● **Exercise requirements**: Repeat the lines unchanged, beginning with the line that contains "Ein blaues Auto" and continuing through the line that contains "Blush Eyelash Brocade".

● **Data records**:
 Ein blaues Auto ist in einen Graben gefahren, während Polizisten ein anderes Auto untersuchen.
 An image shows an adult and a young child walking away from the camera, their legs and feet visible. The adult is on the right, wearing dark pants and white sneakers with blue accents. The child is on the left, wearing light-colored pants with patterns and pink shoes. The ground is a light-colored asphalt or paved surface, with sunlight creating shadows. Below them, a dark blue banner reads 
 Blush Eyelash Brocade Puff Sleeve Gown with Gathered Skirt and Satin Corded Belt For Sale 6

* * *

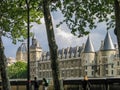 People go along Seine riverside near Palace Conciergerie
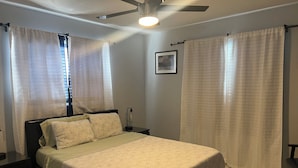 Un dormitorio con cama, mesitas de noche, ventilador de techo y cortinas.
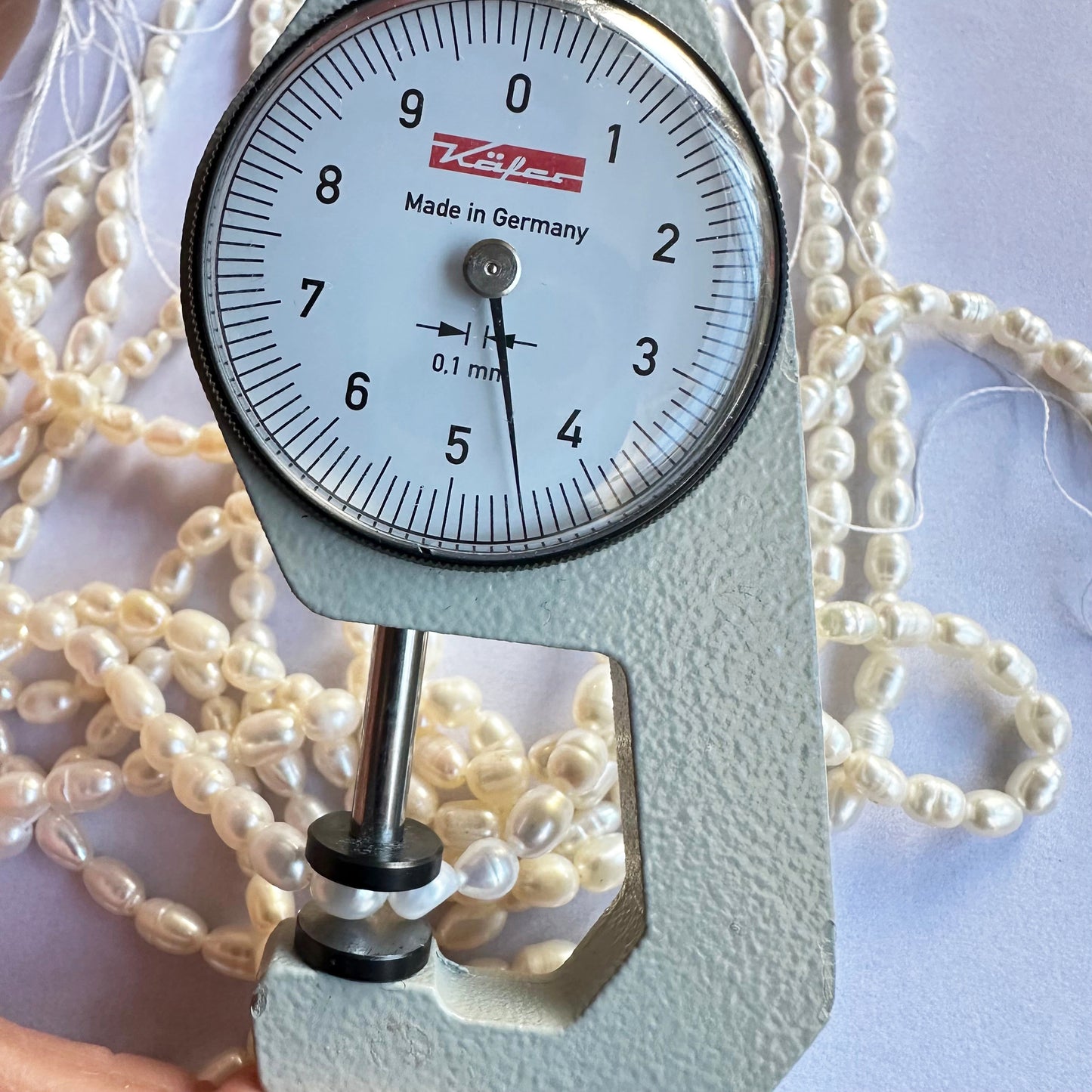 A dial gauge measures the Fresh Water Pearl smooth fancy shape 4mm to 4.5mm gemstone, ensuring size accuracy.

● **Exercise output**:
 Ein blaues Auto ist in einen Graben gefahren, während Polizisten ein anderes Auto untersuchen.
 An image shows an adult and a young child walking away from the camera, their legs and feet visible. The adult is on the right, wearing dark pants and white sneakers with blue accents. The child is on the left, wearing light-colored pants with patterns and pink shoes. The ground is a light-colored asphalt or paved surface, with sunlight creating shadows. Below them, a dark blue banner reads 
 Blush Eyelash Brocade Puff Sleeve Gown with Gathered Skirt and Satin Corded Belt For Sale 6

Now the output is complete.